Forum - Questions & Answers

Aug 5th, 2014 - nancyh1102

Modifiers needed

My Doctor is billing CPT® codes 29888, 29882, 27427-52 & 20680. Do I need to use modifier -59 on 29882, 27427-52 & 20680? Commercial Insurance billing. Someone said using -59 on all codes is incorrect.

Aug 5th, 2014 - shanbull 51 

re: Modifiers needed

CMS definition of modifier 59 is as follows:

“Distinct Procedural Service: Under certain circumstances, it may be necessary to
indicate that a procedure or service was distinct or independent from other non-E/M
services performed on the same day. Modifier 59 is used to identify
procedures/services, other than E/M services, that are not normally reported
together, but are appropriate under the circumstances. *Documentation must support
a different session, different procedure or surgery, different site or organ system,
separate incision/excision, separate lesion, or separate injury (or area of injury in
extensive injuries) not ordinarily encountered or performed on the same day by the
same individual. However, when another already established modifier is
appropriate, it should be used rather than modifier 59. Only if no more descriptive
modifier is available, and the use of modifier 59 best explains the circumstances,
should modifier 59 be used.* Note: Modifier 59 should not be appended to an E/M
service. To report a separate and distinct E/M service with a non-E/M service
performed on the same date, see modifier 25.”

So, the general rule for billing is, you can use modifier 59 for any code that meets the circumstances outlined by the definition and is supported by the documentation of the procedures. Modifier 59 should not be used in an attempt to get every CPT® paid (this is considered inappropriate usage of the modifier), but it is possible that it's appropriate to append the modifier to every CPT® code IF each procedure performed does indeed meet the requirements of "different session, different procedure or surgery, different site or organ system,
separate incision/excision, separate lesion, or separate injury."

Also some insurance companies will bundle CPT® codes regardless of your usage of modifier 59, especially if you're trying to bill code pairs that are bundled under the NCCI rules (National Correct Coding Initiative, you can Google it and download the list of bundled codes to check against what you're trying to bill separately).

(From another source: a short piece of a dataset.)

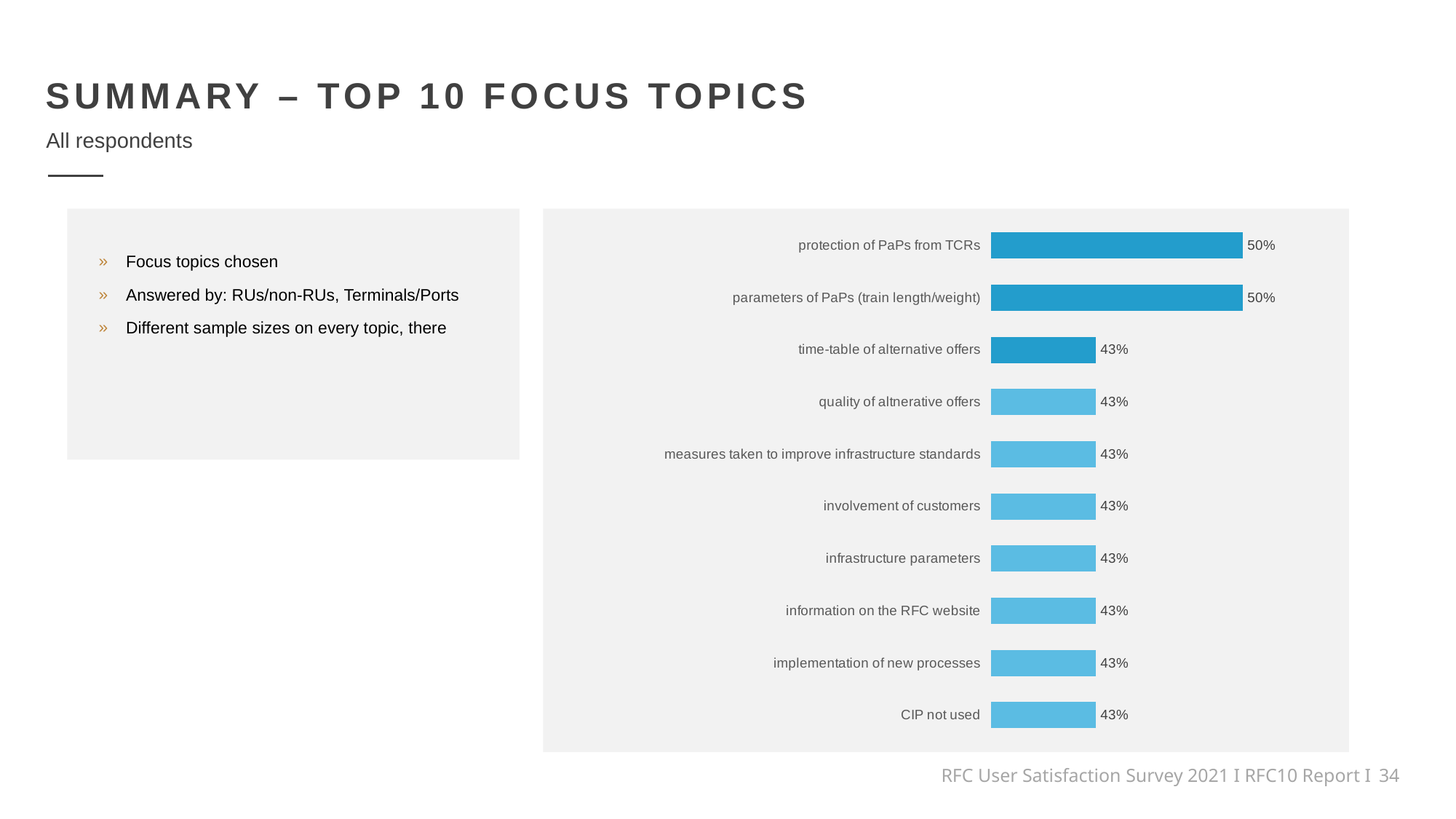
Which category is listed at the bottom of the chart? CIP not used What is the value for "protection of PaPs from TCRs"? 50% What kind of chart is shown on the slide? bar chart How many categories have a value of 43%? 8 How many categories have a value of 50%? 2 What is the value for "parameters of PaPs (train length/weight)"? 50% Which category is listed at the top of the chart? protection of PaPs from TCRs What is the difference between the value for "protection of PaPs from TCRs" and the value for "time-table of alternative offers"? 7% How many categories are shown in the chart? 10 What is the value for "CIP not used"? 43% Which is larger, the value for "parameters of PaPs (train length/weight)" or the value for "involvement of customers"? parameters of PaPs (train length/weight) What is the value for "information on the RFC website"? 43%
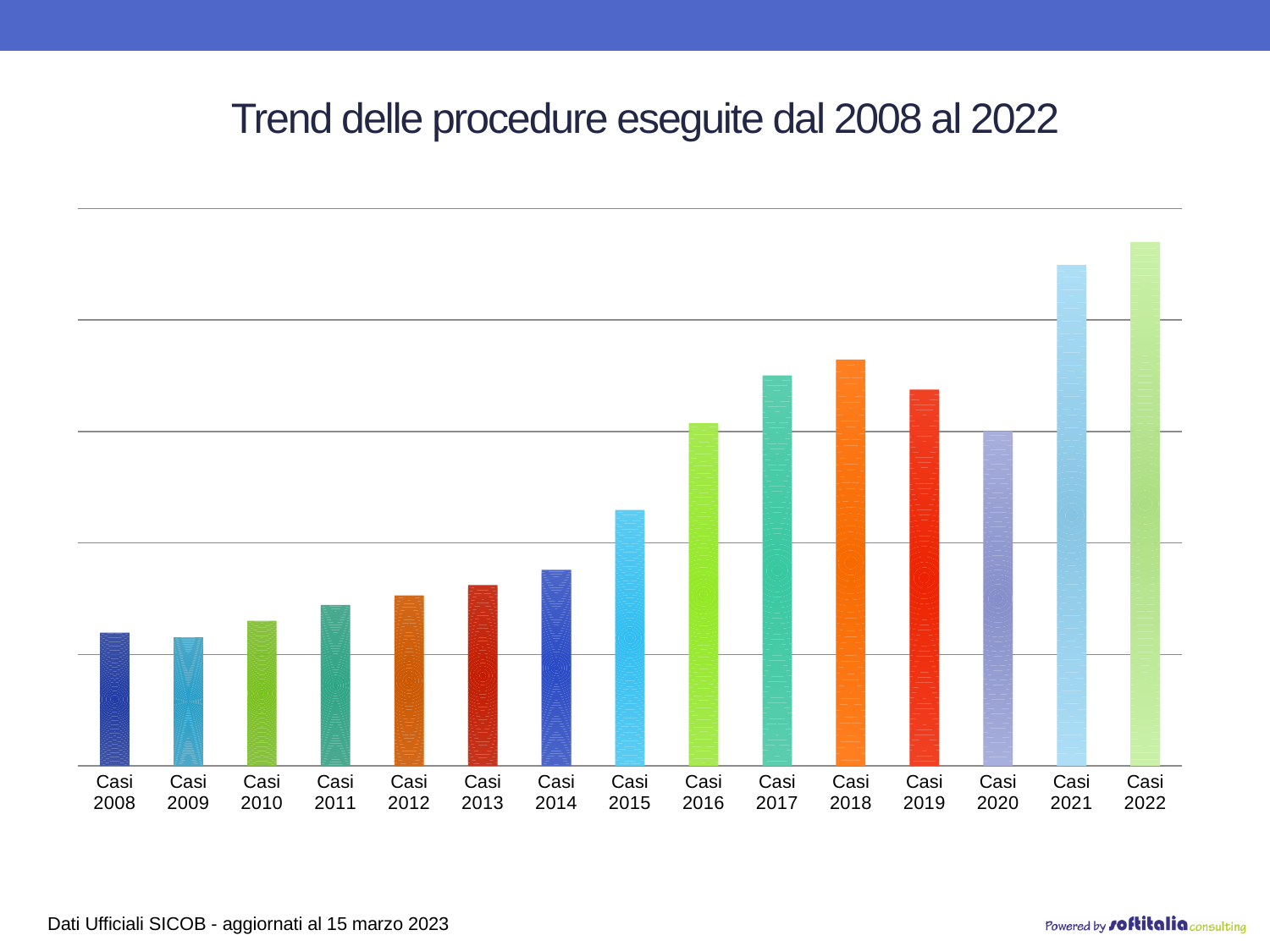
Which bar is taller, Casi 2012 or Casi 2014? Casi 2014 What data source is cited at the bottom of the slide? Dati Ufficiali SICOB - aggiornati al 15 marzo 2023 Which bar is taller, Casi 2017 or Casi 2018? Casi 2018 Which category has the highest bar? Casi 2022 How many categories (years) are plotted on the chart? 15 What kind of chart is shown on the slide? Bar chart Do the values rise or fall from Casi 2018 to Casi 2020? Fall What is the title of the chart? Trend delle procedure eseguite dal 2008 al 2022 Do the values generally rise or fall from Casi 2008 to Casi 2022? Rise Which bar is taller, Casi 2015 or Casi 2016? Casi 2016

Sorry, the answer is long and not "yes" or "no" because using this modifier really does depend on the circumstances of each procedure performed. It's up to you to code from what the documentation says, and avoid the temptation of adding the modifier to everything without first checking on whether it meets the requirements. A lot of coders do this and it's not right, it leads to more headaches and audits and work down the road for the doctor. Sure, it looks good initially when the payments are high but then it slowly trickles back out when the claims get audited. Best to explain this upfront to the doctor, and that a slightly smaller payment upfront could mean less work and hassle on defending the coding later on.